Date: Tue Jun 09 2026 - 05:39:39 EST


---
fs/proc/task_mmu.c | 89 ++++++++++++++++++++++------------------------
1 file changed, 42 insertions(+), 47 deletions(-)

diff --git a/fs/proc/task_mmu.c b/fs/proc/task_mmu.c
index c2bd9f5bbbcd..16bf3cd8c7c7 100644
--- a/fs/proc/task_mmu.c
+++ b/fs/proc/task_mmu.c
@@ -233,16 +233,6 @@ static inline void reacquire_rcu(struct proc_maps_private *priv)
vma_iter_set(&priv->iter, priv->lock_ctx.locked_vma->vm_end);
}

-static inline bool is_mmap_lock_contended(struct proc_maps_private *priv)
-{
- struct proc_maps_locking_ctx *lock_ctx = &priv->lock_ctx;
-
- if (!lock_ctx->mmap_locked)
- return false;
-
- return !!mmap_lock_is_contended(lock_ctx->mm);
-}
-
#else /* CONFIG_PER_VMA_LOCK */

static inline int lock_ctx_mm(struct proc_maps_locking_ctx *lock_ctx)
@@ -278,11 +268,6 @@ static inline bool fallback_to_mmap_lock(struct proc_maps_private *priv,
return false;
}

-static inline bool is_mmap_lock_contended(struct proc_maps_private *priv)
-{
- return !!mmap_lock_is_contended(priv->lock_ctx.mm);
-}
-
static inline void drop_rcu(struct proc_maps_private *priv) {}
static inline void reacquire_rcu(struct proc_maps_private *priv) {}

@@ -1375,17 +1360,24 @@ get_smaps_shmem_walk_ops(struct proc_maps_private *priv)

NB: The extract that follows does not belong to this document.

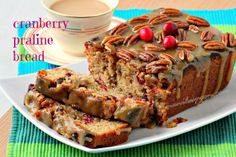 Manila Spoon: Cranberry Praline Bread 1 cup sour cream                       1 cup brown sugar, firmly packed 1/4 cup white sugar 2 Eggs 3 Tablespoons Vegetable Oil (optional)* 1 1/2 teaspoons Vanilla extract 2 cups flour 2 teaspoons Baking Powder Click to delete1/2 teaspoon Baking Soda 1 teaspoon ground Cinnamon 1/2 tsp Salt   1 cup fresh or frozen Cranberries, coarsely chopped 1 cup nuts (walnut or pecan or a combo), divided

#endif /* CONFIG_PER_VMA_LOCK */

-/*
- * Gather mem stats from @vma with the indicated beginning
- * address @start, and keep them in @mss.
+/**
+ * smap_gather_stats() - Gather mem stats from @vma.
+ * @priv: proc maps private state.
+ * @vma: The VMA whoms stats we wish to gather.
+ * @mss: The accumulated stats.
+ * @start: The address from which to start.
*
- * Use vm_start of @vma as the beginning address if @start is 0.
+ * This gathers stats for the whole of the VMA unless the mmap lock was dropped
+ * and we raced a VMA merge, in which case we only gather stats for the
+ * remainder of the merged range.
*/
static void smap_gather_stats(struct proc_maps_private *priv,
struct vm_area_struct *vma,
- struct mem_size_stats *mss, unsigned long start)
+ struct mem_size_stats *mss,
+ unsigned long start)
{
const struct mm_walk_ops *ops = get_smaps_walk_ops(priv);
+ const bool is_partial = start > vma->vm_start;

/* Invalid start */
if (start >= vma->vm_end)
@@ -1408,20 +1400,20 @@ static void smap_gather_stats(struct proc_maps_private *priv,
* Unless we know that the shmem object (or the part mapped by
* our VMA) has no swapped out pages at all.
*/
- unsigned long shmem_swapped = shmem_swap_usage(vma);
+ const unsigned long shmem_swapped = shmem_swap_usage(vma);
+ const bool shared_or_ro = vma_test(vma, VMA_SHARED_BIT) ||
+ !vma_test(vma, VMA_WRITE_BIT);

- if (!start && (!shmem_swapped || (vma->vm_flags & VM_SHARED) ||
- !(vma->vm_flags & VM_WRITE))) {
+ if (!is_partial && (!shmem_swapped || shared_or_ro))
mss->swap += shmem_swapped;
- } else {
+ else
ops = get_smaps_shmem_walk_ops(priv);
- }
}

- if (!start)
- walk_page_vma(vma, ops, mss);
- else
+ if (is_partial)
walk_page_range(vma->vm_mm, start, vma->vm_end, ops, mss);
+ else
+ walk_page_vma(vma, ops, mss);

reacquire_rcu(priv);
}
@@ -1476,7 +1468,7 @@ static int show_smap(struct seq_file *m, void *v)
struct vm_area_struct *vma = v;
struct mem_size_stats mss = {};

- smap_gather_stats(priv, vma, &mss, 0);
+ smap_gather_stats(priv, vma, &mss, vma->vm_start);

show_map_vma(m, vma);

@@ -1510,7 +1502,6 @@ static int show_smaps_rollup(struct seq_file *m, void *v)
loff_t pos = 0;
int ret = 0;

-
priv->task = get_proc_task(priv->inode);
if (!priv->task)
return -ESRCH;
@@ -1527,15 +1518,10 @@ static int show_smaps_rollup(struct seq_file *m, void *v)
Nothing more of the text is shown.